Nel tentativo di accogliere e restituire ciò che si manifesta come ignoto, imprevedibile – «diventando tutt’uno con chi parla e, quindi, con la sua pelle, il suo fiato, la sua carne», osserva Gerardo Guccini (Le scritture del Grande Infante 2025, p. 127) –, la scrittura drammaturgica deve entrare ogni volta in conflitto con i propri statuti programmatici, trasformandosi, appunto, in “letteratura minore”. È precisamente l’itinerario seguito da Moscato con assoluta coerenza e consapevolezza: da Scannasurice, Signurì, signurì…, Bordello di mare con città, La psychose paranoiaque parmi les artistes («tradinvenzione» della tesi di dottorato discussa da Lacan nel 1932, poi pubblicata nel 1975 con il titolo di Della psicosi paranoica nei suoi rapporti con la personalità), Ritornanti e la Quadrilogia di Santarcangelo fino a Lacarmèn, tra le ultime opere. 

Una cantilena di parole sdrucite, di vibrazioni e sussulti intermittenti, costituisce la colonna sonora di ciascun testo, scandito da un ritmo che cerca, vuole a tutti i costi, la dissonanza piuttosto che l’armonia, perché «è ritmo puro, personale, fortemente performante, soggettivo, quel ritmo che hanno solo alcuni grandi autori» – scrive, nelle ultime pagine del libro, Antonio Latella, tra i protagonisti della scena teatrale internazionale (ivi, p. 164). Un ritmo che Napoli non può lasciare svanire, strozzato dai roboanti tributi ai nuovi murales e gli applausi, più composti, che accompagneranno la partenza e l’approdo delle scintillanti imbarcazioni concorrenti all’America’s Cup in programma nel 2027, tra le fibrillazioni già in atto della rampante classe dirigente.

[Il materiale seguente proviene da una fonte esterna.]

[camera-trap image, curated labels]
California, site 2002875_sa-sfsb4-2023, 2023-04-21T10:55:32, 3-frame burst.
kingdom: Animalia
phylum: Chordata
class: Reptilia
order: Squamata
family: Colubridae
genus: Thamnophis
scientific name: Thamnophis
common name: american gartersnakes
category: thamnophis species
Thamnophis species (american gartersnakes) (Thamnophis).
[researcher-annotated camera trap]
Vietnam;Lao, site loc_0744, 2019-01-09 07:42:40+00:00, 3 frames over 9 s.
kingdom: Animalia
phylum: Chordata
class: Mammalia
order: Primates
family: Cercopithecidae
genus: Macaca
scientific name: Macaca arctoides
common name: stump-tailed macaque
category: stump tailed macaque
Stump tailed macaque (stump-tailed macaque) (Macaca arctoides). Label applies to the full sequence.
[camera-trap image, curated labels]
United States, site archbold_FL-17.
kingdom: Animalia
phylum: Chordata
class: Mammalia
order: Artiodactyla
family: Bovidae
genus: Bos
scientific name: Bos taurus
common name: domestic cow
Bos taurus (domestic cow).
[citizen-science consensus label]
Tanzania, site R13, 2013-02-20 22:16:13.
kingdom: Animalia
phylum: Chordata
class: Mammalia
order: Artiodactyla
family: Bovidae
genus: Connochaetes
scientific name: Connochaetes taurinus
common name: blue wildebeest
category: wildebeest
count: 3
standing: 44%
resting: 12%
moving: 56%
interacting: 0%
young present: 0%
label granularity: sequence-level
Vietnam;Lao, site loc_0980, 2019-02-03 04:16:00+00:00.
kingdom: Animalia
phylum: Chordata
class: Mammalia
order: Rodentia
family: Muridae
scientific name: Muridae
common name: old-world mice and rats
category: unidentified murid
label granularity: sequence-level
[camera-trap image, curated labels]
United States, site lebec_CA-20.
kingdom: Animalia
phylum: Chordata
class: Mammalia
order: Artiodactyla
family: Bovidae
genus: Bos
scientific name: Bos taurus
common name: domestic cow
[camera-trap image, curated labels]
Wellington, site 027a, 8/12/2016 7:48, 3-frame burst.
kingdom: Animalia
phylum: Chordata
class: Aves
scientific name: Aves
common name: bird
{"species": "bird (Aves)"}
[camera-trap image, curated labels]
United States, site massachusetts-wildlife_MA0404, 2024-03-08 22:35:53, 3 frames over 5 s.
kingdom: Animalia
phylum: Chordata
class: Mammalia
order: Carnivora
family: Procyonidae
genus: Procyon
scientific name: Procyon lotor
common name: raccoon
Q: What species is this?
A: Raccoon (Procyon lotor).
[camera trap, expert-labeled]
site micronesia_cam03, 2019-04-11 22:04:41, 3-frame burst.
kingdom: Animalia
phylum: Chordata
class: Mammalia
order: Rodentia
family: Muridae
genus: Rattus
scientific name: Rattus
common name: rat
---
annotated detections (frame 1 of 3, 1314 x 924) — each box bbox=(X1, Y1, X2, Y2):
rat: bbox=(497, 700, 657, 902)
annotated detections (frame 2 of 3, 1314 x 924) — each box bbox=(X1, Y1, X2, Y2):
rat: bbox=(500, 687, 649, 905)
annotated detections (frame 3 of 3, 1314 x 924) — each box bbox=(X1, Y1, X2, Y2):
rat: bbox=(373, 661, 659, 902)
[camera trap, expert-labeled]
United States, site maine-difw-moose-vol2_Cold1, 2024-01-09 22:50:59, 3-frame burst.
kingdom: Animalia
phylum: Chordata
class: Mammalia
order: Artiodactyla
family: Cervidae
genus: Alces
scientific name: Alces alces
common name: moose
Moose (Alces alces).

Le cantilene di Enzo Moscato, con le sue prepotenti scosse ritmiche, potrebbero segnarne un salutare antidoto. 

*Foto: © Paolo Visone

Riferimenti bibliografici
A. Lācis, W. Benjamin, Napoli, in W. Benjamin, Opere complete. II. Scritti 1923-1927, a cura di R. Tiedemann e H. Schweppenhäuser, edizione italiana a cura di E. Ganni, Einaudi, Torino 2001.
Id., Napoli porosa, a cura di E. Cicchini, Libreria Dante & Descartes, Napoli 2020.
G. Deleuze, F. Guattari, Kafka. Per una letteratura minore, Quodlibet, Macerata 1996.
G. Silva, L. Tozzi, Napoli. Contro il panorama, nottetempo, Milano 2021.

Gerardo Guccini, Antonio Latella, Antonia Lezza, Enzo Moscato, Matteo Palumbo, Maurizio Zanardi, Le scritture del Grande Infante. Sull’opera-vita di Enzo Moscato, a cura di C. Affinito, A. Lezza, M. Palumbo, M. Zanardi, Cronopio, Napoli 2025.